The latest rate decisions by the world’s central banks indicate they’re increasingly likely to remain on hold, and that markets should brace for rates to remain elevated for longer, says Moody’s Investors Service.
In a new report, the rating agency noted that, in the past week, central bankers in the U.S., the U.K. and Japan all stood pat at their latest rate decisions.
Moody’s said the Fed’s latest economic projections indicate a majority of the U.S. Federal Open Market Committee’s (FOMC) members expect another rate hike before year-end. And the median projection now signals 50 basis points worth of rate cuts next year, down from previous expectations of 100 bps.
The Fed’s forecasts have “primed markets to the possibility of higher neutral rates and therefore higher-for-longer interest rates,” the report said.
“In our view, interest rates will remain high, and the Fed will not be in a hurry to cut rates out of an abundance of caution,” Moody’s noted.
In the U.K., the bank’s next moves will also be dictated by the trajectory for inflation, it said.
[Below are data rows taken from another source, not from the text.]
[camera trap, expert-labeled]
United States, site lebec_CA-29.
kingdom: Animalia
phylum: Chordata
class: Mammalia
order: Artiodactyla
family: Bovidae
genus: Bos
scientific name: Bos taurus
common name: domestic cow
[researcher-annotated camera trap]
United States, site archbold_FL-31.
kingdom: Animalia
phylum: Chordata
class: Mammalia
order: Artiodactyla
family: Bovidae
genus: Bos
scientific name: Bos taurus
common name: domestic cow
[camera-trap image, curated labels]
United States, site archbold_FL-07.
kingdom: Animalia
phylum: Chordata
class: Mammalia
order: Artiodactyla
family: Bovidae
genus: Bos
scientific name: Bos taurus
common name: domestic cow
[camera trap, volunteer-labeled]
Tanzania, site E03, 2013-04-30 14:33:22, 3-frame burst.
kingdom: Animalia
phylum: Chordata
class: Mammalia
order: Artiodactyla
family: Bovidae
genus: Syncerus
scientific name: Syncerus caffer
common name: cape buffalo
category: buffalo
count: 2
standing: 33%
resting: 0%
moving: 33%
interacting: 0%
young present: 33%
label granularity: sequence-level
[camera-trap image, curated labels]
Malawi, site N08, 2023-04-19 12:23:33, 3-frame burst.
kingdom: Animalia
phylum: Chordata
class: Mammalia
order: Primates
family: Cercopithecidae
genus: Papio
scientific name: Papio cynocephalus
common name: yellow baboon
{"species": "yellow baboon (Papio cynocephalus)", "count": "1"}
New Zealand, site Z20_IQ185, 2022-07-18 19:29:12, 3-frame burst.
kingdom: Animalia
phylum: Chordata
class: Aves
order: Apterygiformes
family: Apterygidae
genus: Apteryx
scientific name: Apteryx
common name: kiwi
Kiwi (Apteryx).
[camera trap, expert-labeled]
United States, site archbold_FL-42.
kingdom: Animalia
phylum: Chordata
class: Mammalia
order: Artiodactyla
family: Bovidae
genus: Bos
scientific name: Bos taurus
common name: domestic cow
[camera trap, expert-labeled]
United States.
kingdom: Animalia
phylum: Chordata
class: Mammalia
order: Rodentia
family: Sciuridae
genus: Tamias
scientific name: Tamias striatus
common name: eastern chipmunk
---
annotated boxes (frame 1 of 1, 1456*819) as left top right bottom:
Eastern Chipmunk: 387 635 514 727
The Bank of Japan left rates and its policy stance unchanged, too, citing “extremely high uncertainties surrounding economies and financial markets at home and abroad.”
In emerging markets, central bankers in South Africa and Indonesia left their rates unchanged, while Turkey’s central bank raised rates amid soaring inflation.
The Central Bank of Brazil was the outlier, cutting its key rate to 12.75% and signalling further cuts are likely at its November and December meetings.
“However, real rates remain high and monetary policy restrictive even after these cuts,” Moody’s said.